Non ci sono (ancora) studenti e ricercatori su tetti e monumenti, ma nella nostra città la protesta contro il ddl Gelmini ha dato segni di vitalità e concretezza tra discussioni, assemblee pubbliche e una nutrita raccolta firme
Il cielo sopra luniversità di Catania
C’è un portone chiuso. Quello del Palazzo Centrale dell’università di Catania la sera di mercoledì 24 novembre, sul quale è stata affissa la petizione promossa dal Coordinamento Unico d’Ateneo. E ci sono due universitas: gli indisponibili e gli indifferenti. E’ la prima ad aver preso la parola nelle ultime settimane, mentre la seconda tace. Le tappe della mobilitazione catanese sono andate dalla partecipazione dei ricercatori di ruolo e dei precari della ricerca al corteo del 17 novembre, all’occupazione-lampo del’aula A1 dell’ex Monastero dei Benedettini, all’assemblea di riflessione sul Ddl Gelmini tenuta alla facoltà di Giurisprudenza il 24 ottobre.
A Catania la protesta non s’è ancora arrampicata sui tetti. Ma non sono mancate le azioni dimostrative per conquistare l’attenzione dei media. L’occupazione dell’Aula E del Dipartimento di Fisica – da cui è partita la spedizione “Ci lasciano in mezzo alla strada, e noi prendiamo l’autobus” – è il principale punto di riferimento alla Cittadella Universitaria. Da Scienze politiche gli studenti hanno bloccato il traffico cittadino con un sit-in nel centro storico. Per non tralasciare luoghi-simbolo della cultura e monumenti, il movimento studentesco ha organizzato picchetti all’inaugurazione della neonata “Libreria Feltrinelli” e al Teatro Massimo Bellini.

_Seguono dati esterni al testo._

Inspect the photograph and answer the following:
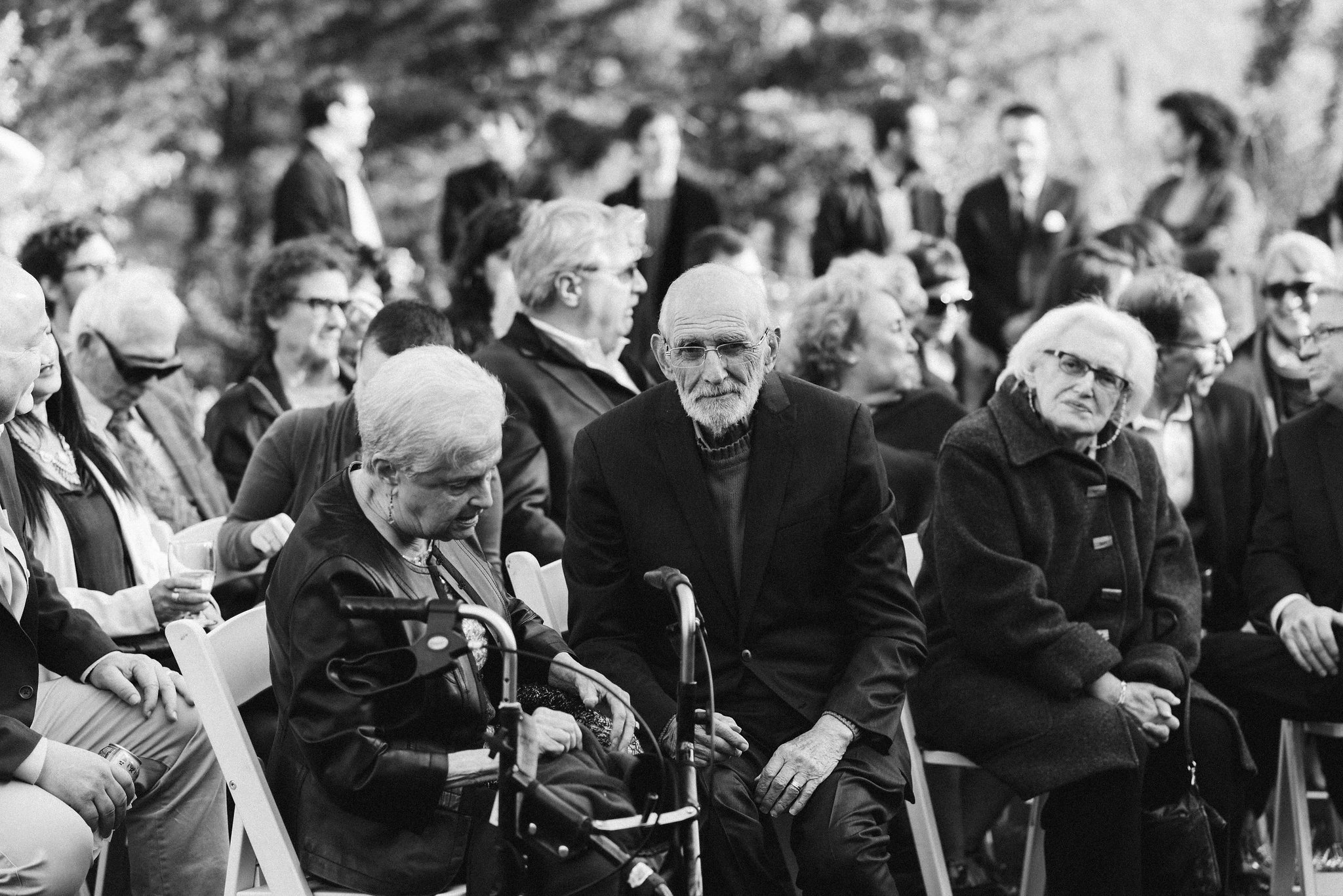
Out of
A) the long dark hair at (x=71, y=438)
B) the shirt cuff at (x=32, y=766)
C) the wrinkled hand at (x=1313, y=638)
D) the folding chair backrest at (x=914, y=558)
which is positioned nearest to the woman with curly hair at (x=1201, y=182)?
the wrinkled hand at (x=1313, y=638)

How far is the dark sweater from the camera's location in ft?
13.4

E “si è svegliata” anche la facoltà di Architettura di Siracusa, dove striscioni anti-Gelmini campeggiano sulla facciata della Caserma Abela.
Il risultato più consistente rimangono comunque le migliaia di firme raccolte dal Coordinamento Unico d’Ateneo. Assieme ai tanti precari della ricerca e studenti, i “docenti strutturati” che hanno sottoscritto l’appello “Per una nuova e condivisa riforma” sono stati 551, un terzo dell’intero corpo docente dell’università di Catania. Pur partendo dal riferimento alla Rete29Aprile – il network della protesta dei ricercatori universitari di ruolo che hanno dichiarato la propria indisponibilità ad assumere incarichi didattici non obbligatori – il “Coordinamento Unico” (docenti-precari-studenti) è andato assumendo una fisionomia trasversale tra le varie fasce della docenza e gode di una ramificata presenza interfacoltà. Il coordinamento era stato l’unico organismo ad andare controcorrente in occasione dei test di ammissione alle facoltà con una lettera aperta rivolta agli studenti e alle famiglie.
Si è adesso in attesa della giornata cruciale di martedì 30 novembre. “Prepariamoci alla mobilitazione del 30 novembre. Non sarà la solita manifestazione”, si legge su facebook. Stando alle ultime dichiarazioni del leader di Fli, Gianfranco Fini, il ministro Gelmini ha acquisito, almeno sulla carta, i numeri per l’approvazione del ddl 1509 alla Camera dei Deputati. Il disegno di legge, tuttavia, dovrebbe poi tornare in seconda lettura al Senato. In ogni caso la sua effettiva applicazione sarebbe subordinata al varo di provvedimenti attuativi che richiederebbero una continuità di governo assai improbabile.
Sul piano nazionale la Conferenza dei Rettori si è spaccata. Da un lato stanno gli atenei la cui amministrazione si distingue per le forti riserve espresse nei confronti del ddl e per la cautela nei confronti delle conseguenze della sua applicazione, dall’altro i rettori che hanno appoggiato gli orientamenti ministeriali anticipando i contenuti della legge ancor prima della sua approvazione. Come dimostra l’adozione del numero chiuso in tutte le facoltà, quest’ultimo è il caso dell’università di Catania. E’ perciò facile prevedere che, a meno di un riflusso improvviso, in una fase transitoria che si annuncia confusa e contraddittoria, la protesta possa spostarsi sul piano locale riaprendo la discussione sugli indirizzi di gestione dell’ateneo.